**Provided passage**
Header and sketch


The following ZIP archive contains the Arduino Sketch folder ueko-wecker-180325 with the files

  • parameterset4clock1.h
  • ueko-wecker-180325.ino
Download
ueko-wecker-180325.zip
Komprimiertes Archiv im ZIP Format 4.1 KB

parameterset4clock1.h

const int MIN_C=0, MAX_C=15 ;  // Clock Display Brightness Range (from MIN 0 to MAX 15)
const int MIN_A=0, MAX_A=15;   // Alarm Display Brightness Range (from MIN 0 to MAX 15) 
const int MIN_V=5, MAX_V=20;   // Volume Range (from MIN 0 to MAX 30)
const int MINUTE_STEP_WIDTH=1; // Working values are 1, 2, 3, 4, 5, 6, 10, 12, 15, 20 or 30

ueko-wecker-180325.ino

/*  UEBERKOPF-WECKER (Overhead-Alarm-Clock)
    03/25/2018 - Kurt Andro - https://www.ideenzumnulltarif.de/ideen/ueberkopf-wecker/

    Hardware
    - 1 Arduino Mega 2560 R3
    - 1 Adafruit DS3231 Precision RTC Breakout
    - 1 Adafruit 1.2" 4-Digit-7-Segment-Display with I2C-Backpack red for showing the current time
    - 1 Adafruit 1.2" 4-Digit-7-Segment-Display with I2C-Backpack yellow for showing the alarm time
    - 2 switches (clock run, clock set & alarm off, alarm on, alarm set)
    - 4 push buttons (-/+ hour, -/+ minute) for adjusting the current time
    - 4 push buttons (-/+ hour, -/+ minute) for adjusting the alarm time
    - 3 potentiometers for setting the brightness of the 2 displays and the volume of the mp3 file
    - 1 DFPlayer Mini for playing the alarmsound "0001.mp3" from its SD Card
    - 1 speaker for the alarm sound
    - 1 2-channel relay-module (only one channel used)
    - 1 Adafruit I2C FRAM Breakout for storing the alarm time (I didn't like to use eeprom)

**Data rows**
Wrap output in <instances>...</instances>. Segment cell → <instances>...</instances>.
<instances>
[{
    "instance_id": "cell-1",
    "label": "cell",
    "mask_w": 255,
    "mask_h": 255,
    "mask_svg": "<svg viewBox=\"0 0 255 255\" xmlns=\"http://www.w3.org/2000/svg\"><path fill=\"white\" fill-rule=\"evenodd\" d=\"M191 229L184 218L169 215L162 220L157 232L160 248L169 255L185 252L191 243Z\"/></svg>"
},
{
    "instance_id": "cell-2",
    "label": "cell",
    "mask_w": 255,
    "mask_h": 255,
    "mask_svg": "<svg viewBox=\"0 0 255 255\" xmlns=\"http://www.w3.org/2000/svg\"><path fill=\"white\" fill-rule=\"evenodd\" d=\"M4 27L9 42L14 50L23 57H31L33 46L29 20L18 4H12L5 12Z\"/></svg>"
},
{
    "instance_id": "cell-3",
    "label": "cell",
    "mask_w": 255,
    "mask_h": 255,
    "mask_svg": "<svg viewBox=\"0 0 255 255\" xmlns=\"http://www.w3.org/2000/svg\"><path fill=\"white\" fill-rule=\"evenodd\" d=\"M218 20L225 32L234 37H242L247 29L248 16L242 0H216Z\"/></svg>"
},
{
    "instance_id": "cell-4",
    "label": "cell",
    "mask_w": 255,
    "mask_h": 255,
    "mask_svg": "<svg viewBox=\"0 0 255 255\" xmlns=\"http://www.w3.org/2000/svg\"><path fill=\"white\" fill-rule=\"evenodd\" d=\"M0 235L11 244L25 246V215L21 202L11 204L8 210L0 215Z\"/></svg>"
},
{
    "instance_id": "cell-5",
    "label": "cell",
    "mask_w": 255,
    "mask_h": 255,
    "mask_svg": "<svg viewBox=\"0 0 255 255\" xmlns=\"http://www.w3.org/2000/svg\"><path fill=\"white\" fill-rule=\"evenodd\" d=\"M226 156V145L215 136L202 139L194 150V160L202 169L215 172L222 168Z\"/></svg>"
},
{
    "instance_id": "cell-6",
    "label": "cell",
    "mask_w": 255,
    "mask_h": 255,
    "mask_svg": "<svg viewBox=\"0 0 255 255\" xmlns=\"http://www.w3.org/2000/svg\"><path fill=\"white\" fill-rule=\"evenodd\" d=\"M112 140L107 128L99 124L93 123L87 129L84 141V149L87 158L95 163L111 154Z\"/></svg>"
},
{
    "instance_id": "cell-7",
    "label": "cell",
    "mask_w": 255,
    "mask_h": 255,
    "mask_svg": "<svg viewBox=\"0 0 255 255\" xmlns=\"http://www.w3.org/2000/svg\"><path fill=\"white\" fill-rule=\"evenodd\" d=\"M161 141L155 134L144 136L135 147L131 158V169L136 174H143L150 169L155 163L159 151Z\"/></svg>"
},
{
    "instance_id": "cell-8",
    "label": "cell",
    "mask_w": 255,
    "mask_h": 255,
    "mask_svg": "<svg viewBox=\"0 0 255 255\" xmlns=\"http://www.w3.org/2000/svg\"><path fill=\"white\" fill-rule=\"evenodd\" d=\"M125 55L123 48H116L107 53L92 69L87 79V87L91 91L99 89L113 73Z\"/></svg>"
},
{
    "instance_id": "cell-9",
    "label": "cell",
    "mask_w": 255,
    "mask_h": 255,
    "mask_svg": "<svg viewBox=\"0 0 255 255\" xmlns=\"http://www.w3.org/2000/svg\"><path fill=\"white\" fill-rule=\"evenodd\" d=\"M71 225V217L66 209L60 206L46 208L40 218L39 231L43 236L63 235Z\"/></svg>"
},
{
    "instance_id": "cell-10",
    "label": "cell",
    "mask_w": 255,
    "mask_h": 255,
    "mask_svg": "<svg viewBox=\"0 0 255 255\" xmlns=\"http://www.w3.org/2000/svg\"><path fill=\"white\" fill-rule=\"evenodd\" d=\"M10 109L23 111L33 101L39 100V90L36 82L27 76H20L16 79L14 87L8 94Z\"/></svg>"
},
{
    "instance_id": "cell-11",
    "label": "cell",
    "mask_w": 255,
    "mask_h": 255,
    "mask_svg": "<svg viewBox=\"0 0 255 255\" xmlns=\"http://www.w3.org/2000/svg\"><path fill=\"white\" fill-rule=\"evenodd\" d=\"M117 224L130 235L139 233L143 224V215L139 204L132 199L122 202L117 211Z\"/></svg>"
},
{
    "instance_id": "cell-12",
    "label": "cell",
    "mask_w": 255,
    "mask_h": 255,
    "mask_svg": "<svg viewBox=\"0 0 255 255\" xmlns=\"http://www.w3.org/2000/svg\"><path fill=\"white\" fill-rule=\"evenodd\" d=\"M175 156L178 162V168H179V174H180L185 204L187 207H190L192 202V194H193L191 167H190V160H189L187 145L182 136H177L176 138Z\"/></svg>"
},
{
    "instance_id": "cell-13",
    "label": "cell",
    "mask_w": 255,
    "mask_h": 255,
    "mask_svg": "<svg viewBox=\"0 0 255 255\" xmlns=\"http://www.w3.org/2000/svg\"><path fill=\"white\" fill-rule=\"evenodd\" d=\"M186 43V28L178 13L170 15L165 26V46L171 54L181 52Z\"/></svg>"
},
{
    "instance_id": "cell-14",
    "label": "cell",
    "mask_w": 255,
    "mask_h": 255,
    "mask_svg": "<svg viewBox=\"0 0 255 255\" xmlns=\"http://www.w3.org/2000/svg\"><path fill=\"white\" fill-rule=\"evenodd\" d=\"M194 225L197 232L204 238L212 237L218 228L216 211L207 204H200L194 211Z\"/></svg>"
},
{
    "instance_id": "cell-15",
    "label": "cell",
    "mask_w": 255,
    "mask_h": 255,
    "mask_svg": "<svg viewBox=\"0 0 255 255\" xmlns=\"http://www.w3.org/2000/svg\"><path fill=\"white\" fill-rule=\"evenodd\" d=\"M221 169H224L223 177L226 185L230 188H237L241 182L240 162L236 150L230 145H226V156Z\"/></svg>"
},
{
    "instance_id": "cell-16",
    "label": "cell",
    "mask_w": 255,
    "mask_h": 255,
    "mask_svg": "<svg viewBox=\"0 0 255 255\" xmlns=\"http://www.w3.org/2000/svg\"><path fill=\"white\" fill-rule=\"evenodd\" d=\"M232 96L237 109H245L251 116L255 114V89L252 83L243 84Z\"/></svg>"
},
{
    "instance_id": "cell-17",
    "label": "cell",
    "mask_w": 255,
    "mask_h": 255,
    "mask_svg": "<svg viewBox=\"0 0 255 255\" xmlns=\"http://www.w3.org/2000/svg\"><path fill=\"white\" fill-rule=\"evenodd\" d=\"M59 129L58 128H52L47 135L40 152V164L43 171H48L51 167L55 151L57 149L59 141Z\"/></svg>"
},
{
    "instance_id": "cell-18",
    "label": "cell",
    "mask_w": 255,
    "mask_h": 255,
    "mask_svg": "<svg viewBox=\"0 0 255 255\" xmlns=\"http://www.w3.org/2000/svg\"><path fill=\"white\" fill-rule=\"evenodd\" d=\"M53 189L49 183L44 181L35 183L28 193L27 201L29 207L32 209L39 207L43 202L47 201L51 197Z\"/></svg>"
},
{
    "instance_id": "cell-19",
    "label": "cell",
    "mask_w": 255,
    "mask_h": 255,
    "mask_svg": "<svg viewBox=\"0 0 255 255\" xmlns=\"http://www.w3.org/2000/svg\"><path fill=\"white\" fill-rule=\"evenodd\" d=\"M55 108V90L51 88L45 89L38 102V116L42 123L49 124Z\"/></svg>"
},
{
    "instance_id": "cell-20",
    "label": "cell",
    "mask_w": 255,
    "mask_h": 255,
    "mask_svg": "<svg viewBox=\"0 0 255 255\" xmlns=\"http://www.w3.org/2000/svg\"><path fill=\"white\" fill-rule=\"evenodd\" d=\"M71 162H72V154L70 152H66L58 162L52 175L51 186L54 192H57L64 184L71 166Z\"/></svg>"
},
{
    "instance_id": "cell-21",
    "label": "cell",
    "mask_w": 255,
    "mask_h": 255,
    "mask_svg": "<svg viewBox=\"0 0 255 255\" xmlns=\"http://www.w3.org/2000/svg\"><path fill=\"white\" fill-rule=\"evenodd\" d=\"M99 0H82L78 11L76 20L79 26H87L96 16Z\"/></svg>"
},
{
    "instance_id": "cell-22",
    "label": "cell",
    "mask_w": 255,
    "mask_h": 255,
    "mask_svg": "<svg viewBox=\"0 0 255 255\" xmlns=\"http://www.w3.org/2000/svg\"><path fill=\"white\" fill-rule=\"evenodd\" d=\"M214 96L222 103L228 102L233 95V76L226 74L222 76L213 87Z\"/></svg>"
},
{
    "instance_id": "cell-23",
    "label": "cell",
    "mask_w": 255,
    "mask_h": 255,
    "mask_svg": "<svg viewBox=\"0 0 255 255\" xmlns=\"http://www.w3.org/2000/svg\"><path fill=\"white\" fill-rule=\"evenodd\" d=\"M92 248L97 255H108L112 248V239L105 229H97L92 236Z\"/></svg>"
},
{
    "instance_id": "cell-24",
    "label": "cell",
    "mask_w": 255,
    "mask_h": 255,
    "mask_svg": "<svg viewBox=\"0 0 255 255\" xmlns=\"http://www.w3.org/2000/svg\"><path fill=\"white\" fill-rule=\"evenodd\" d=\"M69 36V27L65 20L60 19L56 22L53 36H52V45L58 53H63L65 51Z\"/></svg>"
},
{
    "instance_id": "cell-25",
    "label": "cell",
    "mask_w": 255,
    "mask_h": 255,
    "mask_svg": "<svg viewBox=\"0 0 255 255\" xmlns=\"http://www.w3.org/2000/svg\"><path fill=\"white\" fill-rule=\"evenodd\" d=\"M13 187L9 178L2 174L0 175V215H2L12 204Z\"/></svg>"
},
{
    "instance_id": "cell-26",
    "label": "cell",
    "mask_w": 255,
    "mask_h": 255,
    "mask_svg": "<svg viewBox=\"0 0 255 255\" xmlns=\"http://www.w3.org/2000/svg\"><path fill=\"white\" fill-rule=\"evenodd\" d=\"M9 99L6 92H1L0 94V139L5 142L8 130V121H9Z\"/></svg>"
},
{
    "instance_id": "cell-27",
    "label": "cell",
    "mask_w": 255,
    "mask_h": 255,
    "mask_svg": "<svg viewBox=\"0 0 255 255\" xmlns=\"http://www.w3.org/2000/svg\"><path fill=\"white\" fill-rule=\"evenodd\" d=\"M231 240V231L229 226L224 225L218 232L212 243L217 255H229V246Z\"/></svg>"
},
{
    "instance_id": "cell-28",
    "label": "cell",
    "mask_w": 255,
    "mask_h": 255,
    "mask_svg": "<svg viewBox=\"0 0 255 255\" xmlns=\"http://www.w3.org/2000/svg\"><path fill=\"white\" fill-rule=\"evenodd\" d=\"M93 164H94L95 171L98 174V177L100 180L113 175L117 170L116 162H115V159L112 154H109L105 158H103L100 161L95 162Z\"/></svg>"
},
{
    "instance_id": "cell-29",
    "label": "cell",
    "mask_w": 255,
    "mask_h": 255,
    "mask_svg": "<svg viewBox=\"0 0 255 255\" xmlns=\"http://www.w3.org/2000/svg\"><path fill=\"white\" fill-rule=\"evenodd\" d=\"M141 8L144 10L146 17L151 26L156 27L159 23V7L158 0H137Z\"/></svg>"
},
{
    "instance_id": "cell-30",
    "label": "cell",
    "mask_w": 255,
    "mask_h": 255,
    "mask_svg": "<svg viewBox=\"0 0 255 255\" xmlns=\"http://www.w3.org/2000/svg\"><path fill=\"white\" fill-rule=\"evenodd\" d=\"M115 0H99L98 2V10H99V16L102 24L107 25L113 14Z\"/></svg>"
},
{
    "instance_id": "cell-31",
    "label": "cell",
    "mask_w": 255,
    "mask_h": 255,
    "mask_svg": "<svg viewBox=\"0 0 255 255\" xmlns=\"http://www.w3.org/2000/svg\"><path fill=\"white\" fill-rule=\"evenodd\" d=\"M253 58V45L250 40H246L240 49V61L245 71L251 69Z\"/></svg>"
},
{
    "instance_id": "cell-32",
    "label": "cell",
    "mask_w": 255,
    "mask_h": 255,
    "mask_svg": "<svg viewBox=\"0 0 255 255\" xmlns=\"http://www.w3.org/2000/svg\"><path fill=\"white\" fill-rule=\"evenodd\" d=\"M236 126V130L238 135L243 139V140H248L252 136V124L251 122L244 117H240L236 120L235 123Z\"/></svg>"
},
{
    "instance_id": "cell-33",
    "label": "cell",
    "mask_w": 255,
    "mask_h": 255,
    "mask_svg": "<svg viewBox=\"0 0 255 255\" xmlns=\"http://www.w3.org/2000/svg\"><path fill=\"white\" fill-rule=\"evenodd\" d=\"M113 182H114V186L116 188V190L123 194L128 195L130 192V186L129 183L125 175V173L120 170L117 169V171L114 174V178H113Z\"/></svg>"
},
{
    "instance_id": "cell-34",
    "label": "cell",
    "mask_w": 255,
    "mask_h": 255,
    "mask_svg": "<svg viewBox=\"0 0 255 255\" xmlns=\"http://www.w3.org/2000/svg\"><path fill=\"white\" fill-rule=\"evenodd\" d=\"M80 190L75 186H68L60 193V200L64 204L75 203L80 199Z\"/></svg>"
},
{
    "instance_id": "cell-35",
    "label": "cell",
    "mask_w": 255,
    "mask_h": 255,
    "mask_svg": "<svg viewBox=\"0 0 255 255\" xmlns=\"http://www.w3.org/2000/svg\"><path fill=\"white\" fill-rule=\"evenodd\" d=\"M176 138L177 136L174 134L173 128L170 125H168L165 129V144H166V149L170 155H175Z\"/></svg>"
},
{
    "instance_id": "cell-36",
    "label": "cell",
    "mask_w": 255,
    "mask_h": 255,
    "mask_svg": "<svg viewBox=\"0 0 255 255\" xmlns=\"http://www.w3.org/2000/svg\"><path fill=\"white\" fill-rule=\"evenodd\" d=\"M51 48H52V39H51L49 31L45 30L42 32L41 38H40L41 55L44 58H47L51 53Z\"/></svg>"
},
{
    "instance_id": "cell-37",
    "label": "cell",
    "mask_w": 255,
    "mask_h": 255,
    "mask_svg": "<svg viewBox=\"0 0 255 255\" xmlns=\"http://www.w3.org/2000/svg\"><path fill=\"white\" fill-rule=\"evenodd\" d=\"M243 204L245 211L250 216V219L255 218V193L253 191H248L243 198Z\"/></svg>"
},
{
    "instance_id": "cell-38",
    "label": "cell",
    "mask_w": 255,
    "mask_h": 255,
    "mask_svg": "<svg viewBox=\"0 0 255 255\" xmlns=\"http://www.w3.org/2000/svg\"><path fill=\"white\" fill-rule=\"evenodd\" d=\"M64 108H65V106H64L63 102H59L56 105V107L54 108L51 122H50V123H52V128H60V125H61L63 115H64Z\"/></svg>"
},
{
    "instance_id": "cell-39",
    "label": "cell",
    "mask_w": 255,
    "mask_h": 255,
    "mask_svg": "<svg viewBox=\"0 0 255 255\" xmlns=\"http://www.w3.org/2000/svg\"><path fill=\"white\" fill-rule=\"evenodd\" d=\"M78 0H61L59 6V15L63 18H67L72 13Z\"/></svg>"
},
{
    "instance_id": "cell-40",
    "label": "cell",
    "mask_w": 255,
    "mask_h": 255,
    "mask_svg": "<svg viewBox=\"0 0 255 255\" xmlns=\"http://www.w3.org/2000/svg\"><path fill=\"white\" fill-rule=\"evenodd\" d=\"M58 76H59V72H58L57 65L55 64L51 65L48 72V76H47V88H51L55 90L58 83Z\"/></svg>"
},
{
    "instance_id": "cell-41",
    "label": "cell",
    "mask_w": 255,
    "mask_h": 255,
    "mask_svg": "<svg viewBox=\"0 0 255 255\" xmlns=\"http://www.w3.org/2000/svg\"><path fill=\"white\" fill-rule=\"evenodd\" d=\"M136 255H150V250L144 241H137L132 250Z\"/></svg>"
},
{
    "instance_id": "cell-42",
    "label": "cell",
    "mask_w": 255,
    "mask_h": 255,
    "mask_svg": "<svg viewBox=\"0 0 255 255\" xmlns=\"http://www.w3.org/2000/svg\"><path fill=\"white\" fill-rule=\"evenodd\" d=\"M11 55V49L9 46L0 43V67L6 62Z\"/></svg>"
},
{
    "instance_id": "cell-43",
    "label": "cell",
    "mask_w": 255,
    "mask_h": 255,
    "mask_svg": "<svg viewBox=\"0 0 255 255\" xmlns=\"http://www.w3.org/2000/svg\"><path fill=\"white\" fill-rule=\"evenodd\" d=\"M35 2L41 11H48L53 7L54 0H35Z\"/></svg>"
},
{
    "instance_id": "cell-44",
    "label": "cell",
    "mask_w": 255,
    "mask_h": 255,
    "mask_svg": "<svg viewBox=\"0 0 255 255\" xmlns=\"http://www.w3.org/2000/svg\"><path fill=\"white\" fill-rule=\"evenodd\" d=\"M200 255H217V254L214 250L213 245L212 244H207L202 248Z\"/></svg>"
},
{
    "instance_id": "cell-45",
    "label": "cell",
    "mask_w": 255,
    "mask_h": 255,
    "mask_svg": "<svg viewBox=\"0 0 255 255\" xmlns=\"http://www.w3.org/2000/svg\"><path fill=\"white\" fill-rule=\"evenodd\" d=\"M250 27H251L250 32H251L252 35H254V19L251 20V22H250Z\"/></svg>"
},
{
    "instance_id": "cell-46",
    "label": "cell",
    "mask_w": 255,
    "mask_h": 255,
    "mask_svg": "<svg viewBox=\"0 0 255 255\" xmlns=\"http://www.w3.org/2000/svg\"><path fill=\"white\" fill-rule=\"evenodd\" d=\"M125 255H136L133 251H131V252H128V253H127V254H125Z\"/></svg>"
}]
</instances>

**Task prompt**
In the alarm clock sketch text, which component stores the alarm time?

**Worked solution**
An Adafruit I2C FRAM Breakout.